Here, the parameters \(\Delta[Na^+]_p\), \([Na^+]_p\), \({V}_{i}\), \(TBW\), \({O}_{i}\), and \({O}_{u}\) represent the predicted change in plasma sodium concentration, initial plasma sodium concentration, infusate volume, total body water, infusate osmolarity (which equals infusate tonicity for crystalloid fluids), and urine osmolarity, respectively [8]. Suppose that a PDC is applied to the previously presented patient with total body water of 31 L, as estimated from her body weight, and that her urine osmolarity is clamped at approximately 250 mOsmol/L, which corresponds to her urine osmolarity on admission. This is desirable as PDC merely sets the stage for a controlled correction of the plasma sodium concentration; it should not in itself induce significant changes in free water clearance. According to the Voets equation, her predicted change in plasma sodium concentration in response to a 0.50L 3.0%-NaCl bolus (osmolarity: 1,026 mOsmol/L) would be 9.1 mmol/L: [8]

$$\Delta [{\text{Na}}^{ + } ]_{p} = \frac{95 \cdot 0.5}{{{31}}}\left( {1.7\frac{1026}{{250}} - 1} \right) \approx 9.1$$
(2)

By contrast, the modified Adrogue-Madias equation estimates the net effect of a 0.50L 3.0%-NaCl bolus (sodium concentration: 513 mmol/L) on the plasma sodium concentration as follows: [4, 9]

$$\Delta [Na^{ + } ]_{p} = \frac{{V_{i} \left( {[Na^{ + } ]_{i} - [Na^{ + } ]_{p} } \right)}}{{TBW{ + }V_{i} }} = \frac{0.5(513 - 95)}{{31 + 0.5}} \approx 6.6$$
(3)

Although no prediction model is infallible and a margin of error is inevitable, this relative underestimation of 2.5 mmol/L could encourage physicians to administer larger volumes of saline to the patient than the Voets equation suggests, potentially causing an overly rapid correction of the plasma sodium concentration.
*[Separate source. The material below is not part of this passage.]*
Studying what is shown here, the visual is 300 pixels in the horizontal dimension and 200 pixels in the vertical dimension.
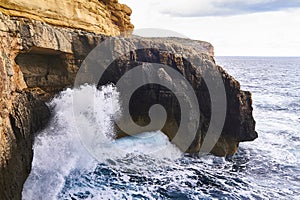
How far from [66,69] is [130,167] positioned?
4161mm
In a similar vein, a 3.0%-NaCl bolus of 0.75L, required to increase this patient’s plasma sodium concentration with 10 mmol/L according to the Adrogue-Madias equation, leads to an estimated change of almost 14 mmol/L when the Voets equation is applied.

In our opinion, a PDC with hypertonic saline boluses, calculated according to the Voets equation, is a rational, safe, and effective treatment strategy for hyponatremic patients at risk for auto-correction and ODS. Obviously, frequent measurements of the plasma sodium concentration remain imperative.